Exercise aim: Starting at the line that contains "Honda Jazz Hybrid Images", quote every line through the end of the entries, word for word, skipping the pictures.

Provided data:
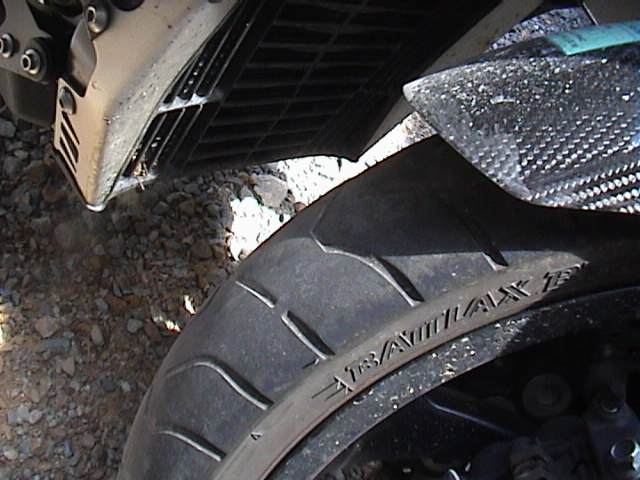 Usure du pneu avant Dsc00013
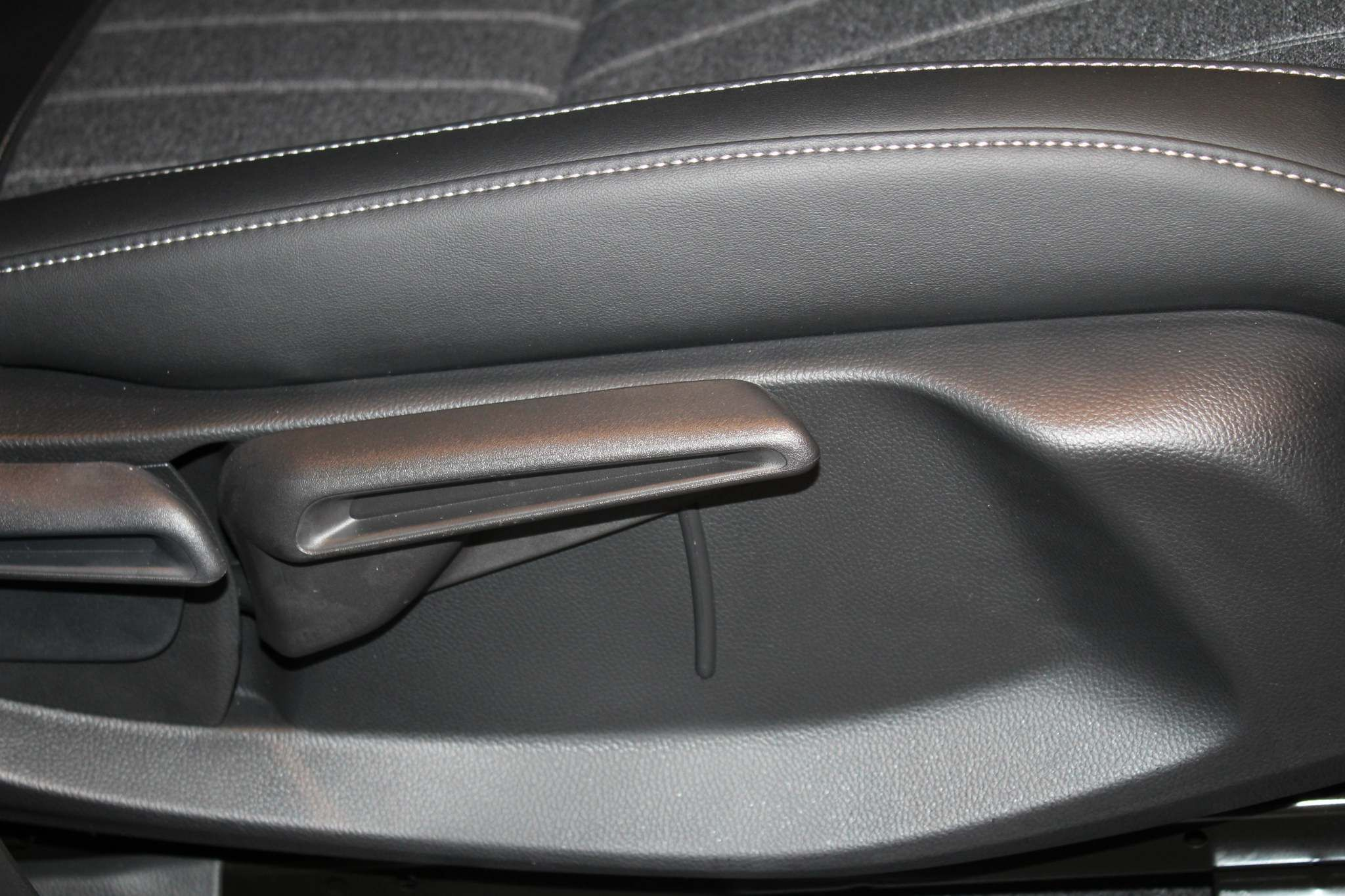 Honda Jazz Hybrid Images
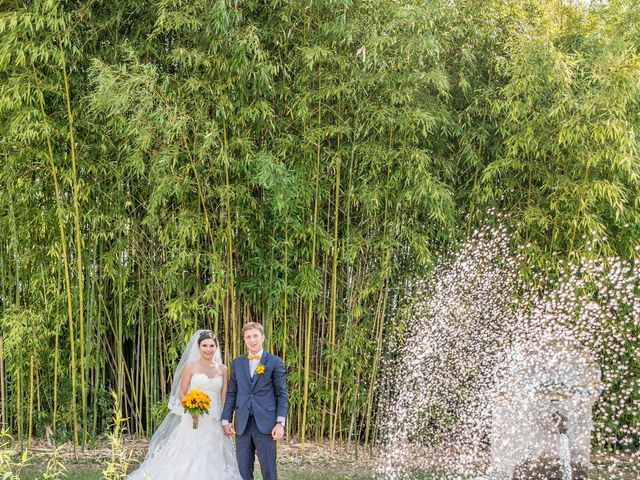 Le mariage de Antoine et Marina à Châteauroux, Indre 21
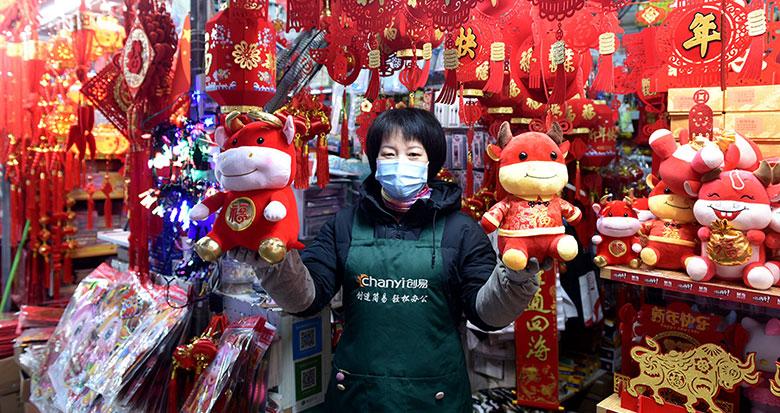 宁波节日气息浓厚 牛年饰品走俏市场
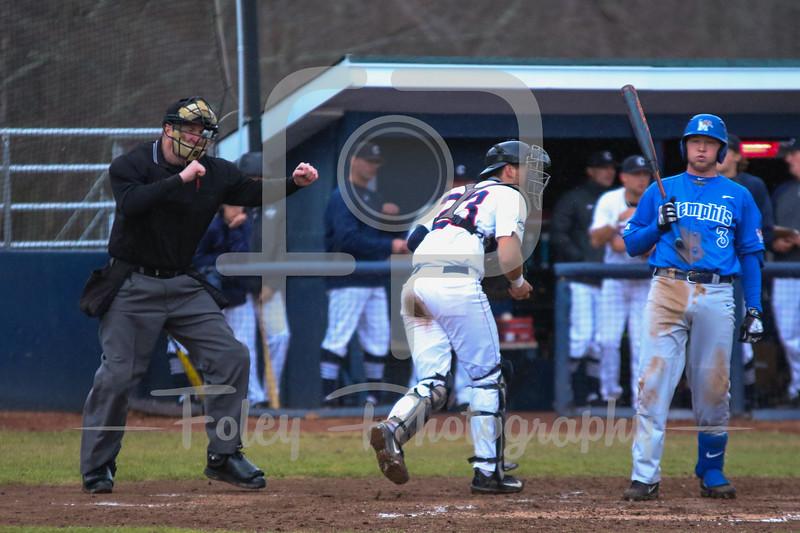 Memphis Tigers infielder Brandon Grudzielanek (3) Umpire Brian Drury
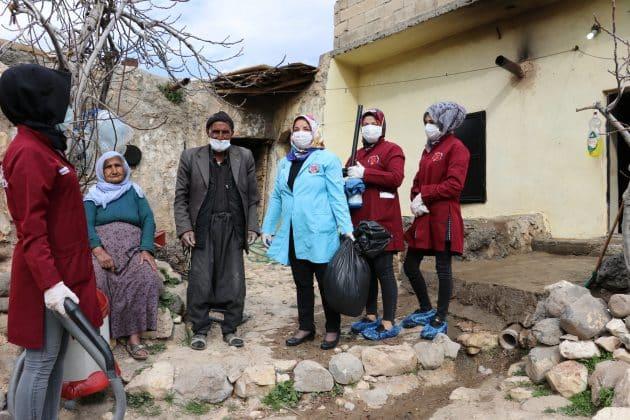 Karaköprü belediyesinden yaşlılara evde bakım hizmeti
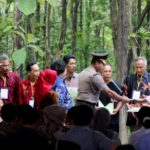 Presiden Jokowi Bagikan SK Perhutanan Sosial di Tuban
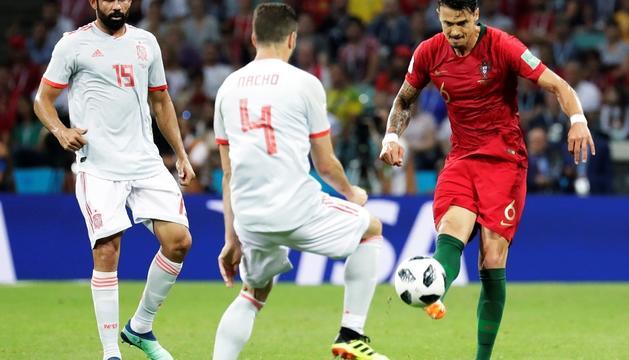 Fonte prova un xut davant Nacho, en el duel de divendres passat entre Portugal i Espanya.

Solution below:
 Honda Jazz Hybrid Images
 Le mariage de Antoine et Marina à Châteauroux, Indre 21
 宁波节日气息浓厚 牛年饰品走俏市场
 Memphis Tigers infielder Brandon Grudzielanek (3) Umpire Brian Drury
 Karaköprü belediyesinden yaşlılara evde bakım hizmeti
 Presiden Jokowi Bagikan SK Perhutanan Sosial di Tuban
 Fonte prova un xut davant Nacho, en el duel de divendres passat entre Portugal i Espanya.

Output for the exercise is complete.